**REQUEST:**
Your task is to repeat, word for word, the line containing "Which, out of" and all lines that follow it to the end of the material, and no other lines.

** start **

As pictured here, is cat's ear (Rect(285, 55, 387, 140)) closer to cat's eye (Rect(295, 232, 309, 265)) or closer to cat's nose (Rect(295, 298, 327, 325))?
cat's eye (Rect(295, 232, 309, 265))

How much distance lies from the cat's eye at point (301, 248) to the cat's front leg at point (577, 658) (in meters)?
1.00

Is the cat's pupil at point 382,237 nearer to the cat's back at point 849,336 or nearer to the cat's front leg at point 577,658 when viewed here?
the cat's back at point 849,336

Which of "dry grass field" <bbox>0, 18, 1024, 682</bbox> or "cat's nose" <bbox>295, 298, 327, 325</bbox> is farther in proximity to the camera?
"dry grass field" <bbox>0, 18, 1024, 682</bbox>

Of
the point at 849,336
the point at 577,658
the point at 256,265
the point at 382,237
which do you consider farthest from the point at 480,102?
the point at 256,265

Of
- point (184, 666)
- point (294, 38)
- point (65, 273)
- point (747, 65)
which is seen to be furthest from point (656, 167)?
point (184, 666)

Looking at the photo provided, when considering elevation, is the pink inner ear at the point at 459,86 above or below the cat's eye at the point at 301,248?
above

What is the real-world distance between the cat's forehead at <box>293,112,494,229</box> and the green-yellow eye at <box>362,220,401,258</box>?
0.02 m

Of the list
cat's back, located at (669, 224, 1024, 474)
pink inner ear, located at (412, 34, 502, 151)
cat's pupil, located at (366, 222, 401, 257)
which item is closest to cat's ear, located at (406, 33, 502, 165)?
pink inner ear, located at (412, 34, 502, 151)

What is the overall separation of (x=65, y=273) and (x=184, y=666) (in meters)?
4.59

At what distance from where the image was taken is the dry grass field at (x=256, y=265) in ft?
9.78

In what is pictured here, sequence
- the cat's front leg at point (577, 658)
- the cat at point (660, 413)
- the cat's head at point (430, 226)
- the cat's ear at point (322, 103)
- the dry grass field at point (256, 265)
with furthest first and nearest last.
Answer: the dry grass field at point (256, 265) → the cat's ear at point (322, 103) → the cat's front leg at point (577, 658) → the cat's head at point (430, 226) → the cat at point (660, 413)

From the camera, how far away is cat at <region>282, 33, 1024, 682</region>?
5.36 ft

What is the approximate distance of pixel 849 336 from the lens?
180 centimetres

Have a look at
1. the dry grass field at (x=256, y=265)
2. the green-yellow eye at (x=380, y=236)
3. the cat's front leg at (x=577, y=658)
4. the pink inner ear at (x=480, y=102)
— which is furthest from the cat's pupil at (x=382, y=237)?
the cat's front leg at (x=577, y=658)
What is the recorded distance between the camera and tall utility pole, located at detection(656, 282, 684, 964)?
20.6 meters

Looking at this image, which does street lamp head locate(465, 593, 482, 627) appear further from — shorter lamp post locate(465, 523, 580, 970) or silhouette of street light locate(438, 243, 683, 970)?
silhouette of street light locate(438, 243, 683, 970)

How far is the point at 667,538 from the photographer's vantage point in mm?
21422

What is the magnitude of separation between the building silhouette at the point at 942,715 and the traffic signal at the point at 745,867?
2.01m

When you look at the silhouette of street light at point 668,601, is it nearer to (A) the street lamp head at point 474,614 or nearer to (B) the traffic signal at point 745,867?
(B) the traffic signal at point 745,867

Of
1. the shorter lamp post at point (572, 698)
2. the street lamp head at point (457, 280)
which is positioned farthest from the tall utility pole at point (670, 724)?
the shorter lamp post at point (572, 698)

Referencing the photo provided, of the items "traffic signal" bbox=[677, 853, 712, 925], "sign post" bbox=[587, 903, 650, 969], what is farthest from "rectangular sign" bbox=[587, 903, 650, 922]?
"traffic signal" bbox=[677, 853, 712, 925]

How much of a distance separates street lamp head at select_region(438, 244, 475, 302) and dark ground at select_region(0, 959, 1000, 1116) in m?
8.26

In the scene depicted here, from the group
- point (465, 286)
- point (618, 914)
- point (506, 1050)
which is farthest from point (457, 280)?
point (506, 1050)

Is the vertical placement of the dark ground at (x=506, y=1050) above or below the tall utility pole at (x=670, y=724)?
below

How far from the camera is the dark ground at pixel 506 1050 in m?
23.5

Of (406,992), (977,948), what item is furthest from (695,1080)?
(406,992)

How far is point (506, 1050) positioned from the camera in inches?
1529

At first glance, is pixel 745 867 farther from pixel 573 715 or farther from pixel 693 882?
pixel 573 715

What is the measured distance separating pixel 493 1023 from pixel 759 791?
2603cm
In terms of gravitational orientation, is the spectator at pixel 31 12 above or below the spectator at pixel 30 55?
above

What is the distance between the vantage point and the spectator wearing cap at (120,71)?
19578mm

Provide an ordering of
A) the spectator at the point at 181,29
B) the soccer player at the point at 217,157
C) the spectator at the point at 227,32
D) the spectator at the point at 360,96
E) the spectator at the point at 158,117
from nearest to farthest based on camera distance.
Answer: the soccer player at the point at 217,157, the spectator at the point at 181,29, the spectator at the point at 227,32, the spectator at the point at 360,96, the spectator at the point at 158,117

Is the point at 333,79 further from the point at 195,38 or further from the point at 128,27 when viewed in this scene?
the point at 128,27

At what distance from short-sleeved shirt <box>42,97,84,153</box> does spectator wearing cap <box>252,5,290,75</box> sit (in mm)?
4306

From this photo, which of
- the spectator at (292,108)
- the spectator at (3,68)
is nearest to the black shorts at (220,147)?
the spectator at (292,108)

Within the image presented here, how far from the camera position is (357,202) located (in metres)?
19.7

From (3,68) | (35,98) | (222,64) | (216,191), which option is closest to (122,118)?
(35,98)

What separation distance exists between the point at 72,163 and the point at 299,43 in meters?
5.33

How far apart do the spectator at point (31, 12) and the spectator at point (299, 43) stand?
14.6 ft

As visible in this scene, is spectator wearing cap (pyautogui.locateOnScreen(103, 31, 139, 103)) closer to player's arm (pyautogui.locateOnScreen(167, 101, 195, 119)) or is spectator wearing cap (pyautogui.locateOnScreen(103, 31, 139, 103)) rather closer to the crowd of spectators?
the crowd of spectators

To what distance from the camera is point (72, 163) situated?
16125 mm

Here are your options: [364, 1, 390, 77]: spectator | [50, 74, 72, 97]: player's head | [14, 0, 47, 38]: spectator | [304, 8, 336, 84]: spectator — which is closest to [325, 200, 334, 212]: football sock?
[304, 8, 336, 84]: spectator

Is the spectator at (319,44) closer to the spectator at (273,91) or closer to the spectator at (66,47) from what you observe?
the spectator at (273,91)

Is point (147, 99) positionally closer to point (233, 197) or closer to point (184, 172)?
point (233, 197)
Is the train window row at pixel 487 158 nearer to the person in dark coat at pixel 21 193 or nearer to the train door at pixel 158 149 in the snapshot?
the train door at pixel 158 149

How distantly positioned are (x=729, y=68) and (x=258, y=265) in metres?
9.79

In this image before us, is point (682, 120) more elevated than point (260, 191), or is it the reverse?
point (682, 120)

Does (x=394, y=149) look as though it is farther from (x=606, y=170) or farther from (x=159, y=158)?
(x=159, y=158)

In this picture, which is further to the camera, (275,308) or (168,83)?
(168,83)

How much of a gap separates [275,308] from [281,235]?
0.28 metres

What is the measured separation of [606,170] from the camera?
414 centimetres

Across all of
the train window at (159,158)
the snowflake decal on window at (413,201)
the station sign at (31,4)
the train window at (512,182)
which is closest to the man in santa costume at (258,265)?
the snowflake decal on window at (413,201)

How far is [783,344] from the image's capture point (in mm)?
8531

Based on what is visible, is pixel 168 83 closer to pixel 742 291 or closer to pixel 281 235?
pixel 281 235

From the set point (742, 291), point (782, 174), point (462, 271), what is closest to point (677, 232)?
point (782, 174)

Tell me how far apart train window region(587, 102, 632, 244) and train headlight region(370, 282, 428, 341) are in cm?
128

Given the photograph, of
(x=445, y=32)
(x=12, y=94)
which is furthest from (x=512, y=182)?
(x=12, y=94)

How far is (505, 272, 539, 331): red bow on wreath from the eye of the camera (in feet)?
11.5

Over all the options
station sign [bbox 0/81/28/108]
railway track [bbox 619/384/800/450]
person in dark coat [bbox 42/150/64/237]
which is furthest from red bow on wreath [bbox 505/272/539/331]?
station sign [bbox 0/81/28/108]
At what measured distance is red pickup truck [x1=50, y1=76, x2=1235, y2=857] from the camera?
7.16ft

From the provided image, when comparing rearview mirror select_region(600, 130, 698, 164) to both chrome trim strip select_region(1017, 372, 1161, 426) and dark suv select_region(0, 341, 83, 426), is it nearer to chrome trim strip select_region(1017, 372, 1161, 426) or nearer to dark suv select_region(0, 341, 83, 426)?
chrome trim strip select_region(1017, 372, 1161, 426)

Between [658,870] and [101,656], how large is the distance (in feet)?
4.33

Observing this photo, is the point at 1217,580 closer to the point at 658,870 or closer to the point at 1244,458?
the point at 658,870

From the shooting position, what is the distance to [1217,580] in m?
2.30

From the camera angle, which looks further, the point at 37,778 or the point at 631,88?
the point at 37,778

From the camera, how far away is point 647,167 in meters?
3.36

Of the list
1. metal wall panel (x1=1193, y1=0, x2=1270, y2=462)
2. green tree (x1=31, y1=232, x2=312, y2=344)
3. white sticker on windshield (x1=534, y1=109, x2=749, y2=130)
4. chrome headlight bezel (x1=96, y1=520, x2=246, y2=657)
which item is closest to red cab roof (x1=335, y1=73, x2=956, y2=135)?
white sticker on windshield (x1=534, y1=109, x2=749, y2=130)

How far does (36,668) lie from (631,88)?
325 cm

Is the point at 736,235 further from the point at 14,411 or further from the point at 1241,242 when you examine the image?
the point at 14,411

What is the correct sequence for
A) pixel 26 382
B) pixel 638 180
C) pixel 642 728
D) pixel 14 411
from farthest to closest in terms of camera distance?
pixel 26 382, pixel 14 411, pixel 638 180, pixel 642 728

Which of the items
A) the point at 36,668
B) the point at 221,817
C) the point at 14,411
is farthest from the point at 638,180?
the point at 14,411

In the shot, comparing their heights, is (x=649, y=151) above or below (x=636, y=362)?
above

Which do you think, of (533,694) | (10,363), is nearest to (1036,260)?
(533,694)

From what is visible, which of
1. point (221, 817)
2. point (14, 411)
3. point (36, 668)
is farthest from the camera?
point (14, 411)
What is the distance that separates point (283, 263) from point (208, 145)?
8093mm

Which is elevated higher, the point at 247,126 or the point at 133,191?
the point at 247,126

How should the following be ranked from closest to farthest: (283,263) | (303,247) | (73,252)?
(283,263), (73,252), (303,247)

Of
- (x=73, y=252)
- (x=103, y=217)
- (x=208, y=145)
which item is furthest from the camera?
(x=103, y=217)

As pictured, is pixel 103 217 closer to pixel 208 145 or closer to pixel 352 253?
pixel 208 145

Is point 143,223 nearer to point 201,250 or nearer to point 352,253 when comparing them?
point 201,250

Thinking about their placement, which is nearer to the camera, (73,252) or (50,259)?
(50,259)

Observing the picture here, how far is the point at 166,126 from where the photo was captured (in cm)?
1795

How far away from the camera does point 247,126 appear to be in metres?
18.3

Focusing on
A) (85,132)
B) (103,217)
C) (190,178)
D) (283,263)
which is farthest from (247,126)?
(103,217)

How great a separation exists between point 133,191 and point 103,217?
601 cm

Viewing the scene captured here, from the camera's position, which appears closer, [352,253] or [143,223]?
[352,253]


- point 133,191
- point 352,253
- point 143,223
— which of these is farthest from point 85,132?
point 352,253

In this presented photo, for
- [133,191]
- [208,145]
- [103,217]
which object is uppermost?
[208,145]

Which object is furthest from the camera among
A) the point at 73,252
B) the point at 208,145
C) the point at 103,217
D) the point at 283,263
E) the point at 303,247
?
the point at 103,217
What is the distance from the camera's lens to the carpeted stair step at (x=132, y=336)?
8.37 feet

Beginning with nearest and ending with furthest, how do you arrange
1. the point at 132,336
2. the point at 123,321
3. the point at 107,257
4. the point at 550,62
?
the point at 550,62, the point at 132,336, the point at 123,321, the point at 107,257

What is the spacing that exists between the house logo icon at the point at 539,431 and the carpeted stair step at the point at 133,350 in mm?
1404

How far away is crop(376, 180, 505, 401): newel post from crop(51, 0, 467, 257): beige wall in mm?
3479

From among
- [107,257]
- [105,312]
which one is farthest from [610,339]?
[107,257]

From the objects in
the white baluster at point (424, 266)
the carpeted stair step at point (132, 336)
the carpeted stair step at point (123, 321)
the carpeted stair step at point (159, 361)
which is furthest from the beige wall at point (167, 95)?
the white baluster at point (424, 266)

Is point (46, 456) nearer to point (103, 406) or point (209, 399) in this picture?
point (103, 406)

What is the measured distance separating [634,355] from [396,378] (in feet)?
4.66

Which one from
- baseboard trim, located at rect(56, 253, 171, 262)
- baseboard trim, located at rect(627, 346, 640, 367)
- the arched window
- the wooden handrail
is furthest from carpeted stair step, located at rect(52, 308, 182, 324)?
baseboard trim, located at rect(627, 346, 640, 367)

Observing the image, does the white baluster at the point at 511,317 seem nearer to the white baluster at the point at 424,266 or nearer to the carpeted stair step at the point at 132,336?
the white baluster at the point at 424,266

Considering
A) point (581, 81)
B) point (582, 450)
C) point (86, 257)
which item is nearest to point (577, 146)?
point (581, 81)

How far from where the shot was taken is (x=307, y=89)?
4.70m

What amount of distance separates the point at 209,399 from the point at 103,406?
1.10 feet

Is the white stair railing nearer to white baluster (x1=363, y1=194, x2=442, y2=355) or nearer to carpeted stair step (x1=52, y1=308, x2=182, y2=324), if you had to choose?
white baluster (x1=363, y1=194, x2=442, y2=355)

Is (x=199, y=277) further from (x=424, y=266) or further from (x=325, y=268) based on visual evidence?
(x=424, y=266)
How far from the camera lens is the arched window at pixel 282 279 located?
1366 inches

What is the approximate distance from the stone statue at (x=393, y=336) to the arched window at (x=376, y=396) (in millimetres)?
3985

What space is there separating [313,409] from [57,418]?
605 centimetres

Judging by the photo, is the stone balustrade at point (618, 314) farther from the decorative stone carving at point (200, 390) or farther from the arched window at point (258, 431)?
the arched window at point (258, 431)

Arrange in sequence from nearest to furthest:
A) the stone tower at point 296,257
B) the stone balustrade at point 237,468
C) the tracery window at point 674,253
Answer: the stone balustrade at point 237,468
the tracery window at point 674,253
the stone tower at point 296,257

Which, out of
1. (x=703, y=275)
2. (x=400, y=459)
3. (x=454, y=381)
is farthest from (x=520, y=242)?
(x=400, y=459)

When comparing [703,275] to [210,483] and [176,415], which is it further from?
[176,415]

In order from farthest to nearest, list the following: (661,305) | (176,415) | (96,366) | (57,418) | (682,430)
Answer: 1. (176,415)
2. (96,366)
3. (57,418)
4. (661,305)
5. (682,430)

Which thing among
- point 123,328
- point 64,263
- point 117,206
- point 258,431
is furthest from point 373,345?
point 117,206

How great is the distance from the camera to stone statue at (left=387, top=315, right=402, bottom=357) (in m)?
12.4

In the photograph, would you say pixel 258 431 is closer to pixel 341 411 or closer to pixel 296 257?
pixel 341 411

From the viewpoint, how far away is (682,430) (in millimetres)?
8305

** end **

**COMPLETE OUTPUT:**
Which, out of
1. (x=703, y=275)
2. (x=400, y=459)
3. (x=454, y=381)
is farthest from (x=520, y=242)?
(x=400, y=459)

When comparing [703,275] to [210,483] and [176,415], which is it further from?
[176,415]

In order from farthest to nearest, list the following: (661,305) | (176,415) | (96,366) | (57,418) | (682,430)
Answer: 1. (176,415)
2. (96,366)
3. (57,418)
4. (661,305)
5. (682,430)

Which thing among
- point 123,328
- point 64,263
- point 117,206
- point 258,431
is furthest from point 373,345?
point 117,206

How great is the distance from the camera to stone statue at (left=387, top=315, right=402, bottom=357) (in m)?
12.4

In the photograph, would you say pixel 258 431 is closer to pixel 341 411 or closer to pixel 296 257?
pixel 341 411

From the viewpoint, how far away is (682,430) (in millimetres)?
8305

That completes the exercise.